Checking Portuguese slow?

There seems to be a recent change that makes checking Portuguese (PT only) slower by a factor of more than five:

@tiagosantos any idea what this is? Can it be improved?

20170506 en 942.21 23.04
20170506 de 591.85 12.09
20170506 fr 457.17 10.68
20170506 ru 149.19 5.22
20170506 br 148.52 5.04
20170506 ca 1062.86 12.81
20170506 pl 695.73 9.67
20170506 it 62.37 3.79
20170506 pt-PT 549.93 10.71
20170506 pt-BR 472.09 9.15
20170506 es 98.43 6.27
20170506 nl 130.98 4.75
20170506 eo 117.20 7.84
20170507 en 936.98 21.44
20170507 de 610.94 12.29
20170507 fr 465.60 11.44
20170507 ru 148.76 5.30
20170507 br 138.63 5.38
20170507 ca 1092.19 14.35
20170507 pl 664.74 11.60
20170507 it 63.68 4.33
20170507 pt-PT 2477.43 29.65
20170507 pt-BR 493.35 10.69
20170507 es 98.24 6.52
20170507 nl 133.59 5.34
20170507 eo 119.19 8.26

From what I have seen, these rules did not have that influence on other languages.

20170507 pt-PT 2477.43 29.65
20170507 pt-BR 493.35 10.69

The main difference is the Dash rule, but that rule had almost no impact on English and Polish.
Database size differences?

I have set it to disabled by default to see if fixes this. Worth checking why it has such impact in pt-PT, anyway.

When lots of data needs to be loaded it should be done only once, storing it in a static variable, for example like here:

Many thanks for the example.
If the default off is not enough I might look into it, but this may be better handled upstream, on the main class.

Setting it to private static final on each of the compound related rules (compounding and dash verification) would duplicate data on memory, right?
I have not looked into the code, but it would be interesting to reused the array in use by the main compound rule that each variant uses. Makes sense?

I’m not sure I understand. Do you mean there’s some overlap in the compound lists of different languages? In general, I wouldn’t care that much about memory usage - if we can speed up LT by using more memory, we should probably do so.

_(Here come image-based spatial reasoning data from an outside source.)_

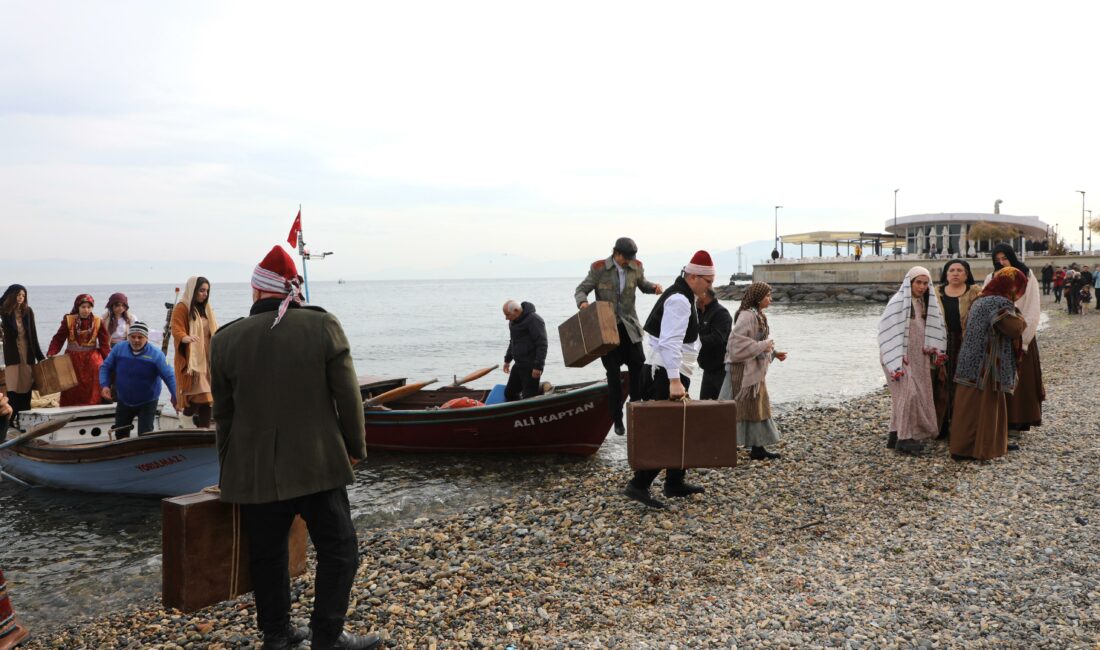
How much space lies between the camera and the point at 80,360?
33.7ft

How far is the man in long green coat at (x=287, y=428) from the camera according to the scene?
3.17 m

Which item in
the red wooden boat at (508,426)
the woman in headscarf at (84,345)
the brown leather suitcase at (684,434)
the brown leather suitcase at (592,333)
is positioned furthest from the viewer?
the woman in headscarf at (84,345)

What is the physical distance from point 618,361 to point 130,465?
5505 millimetres

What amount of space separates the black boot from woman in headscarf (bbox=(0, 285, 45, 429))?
361 inches

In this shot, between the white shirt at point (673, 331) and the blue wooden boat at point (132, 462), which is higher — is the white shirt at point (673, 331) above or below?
above

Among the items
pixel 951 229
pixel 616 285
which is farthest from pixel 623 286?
pixel 951 229

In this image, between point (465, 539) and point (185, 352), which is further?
point (185, 352)

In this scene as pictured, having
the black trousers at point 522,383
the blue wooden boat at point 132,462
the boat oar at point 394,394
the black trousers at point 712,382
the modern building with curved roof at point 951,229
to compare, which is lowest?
the blue wooden boat at point 132,462

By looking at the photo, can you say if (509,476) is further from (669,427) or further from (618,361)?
(669,427)

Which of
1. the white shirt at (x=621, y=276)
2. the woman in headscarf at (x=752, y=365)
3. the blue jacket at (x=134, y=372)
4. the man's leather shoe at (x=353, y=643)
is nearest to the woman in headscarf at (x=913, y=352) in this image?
the woman in headscarf at (x=752, y=365)

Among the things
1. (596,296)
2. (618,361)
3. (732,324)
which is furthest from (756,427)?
(596,296)

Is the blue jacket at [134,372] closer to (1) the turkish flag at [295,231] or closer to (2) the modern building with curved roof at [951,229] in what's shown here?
(1) the turkish flag at [295,231]

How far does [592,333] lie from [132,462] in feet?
17.3

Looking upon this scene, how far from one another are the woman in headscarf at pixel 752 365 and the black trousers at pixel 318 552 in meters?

I have only looked at the language binders, so I do not know exactly if the arrays are already being loaded in the main class. I believe there is duplication within the same language, due to this:

public class PostReformPortugueseDashRule extends AbstractDashRule {

  public PostReformPortugueseDashRule(Language lang) throws IOException {
    "Um travessão foi utilizado em vez de um hífen. Pretende dizer: ", lang);

public class PostReformPortugueseCompoundRule extends AbstractCompoundRule {

  private static final CompoundRuleData compoundData = new CompoundRuleData("/pt/post-reform-compounds.txt");

CompoundRuleData is already static final, so making DashRule use the CompoundRuleData set by the relevant CompoundRule may solve duplicated loading.
I use mostly the LO extension, and I couldn’t notice any performace impact, even when reviewing the 1200 pages wikipedia corpus that we used in regression tests (at least on my i7). My version is corrected constatly so I can track what I want to address.

If making PostReformPortugueseDashRule static final is enough to make everyone happy, I am all for it, and I will try it later.


To me, all is great, but if a rule refactor is really required, I may not be the most suitable person to make that kind of decisions.

I’ve just checked this and it’s indeed not the loading time that slows down checking but the fact that a few thousand PatternRules get created. It’s the same effect as adding a few thousand <rule>s to grammar.xml. So I think AbstractDashRule.match() would need to be re-implemented to be faster.

So it was actually both the loading time and the checking time that caused the slowdown. I’ve just refactored the code so loading only happens once.

Many thanks @dnaber.
I will follow other language results and reactivate the dash rule in the coming days.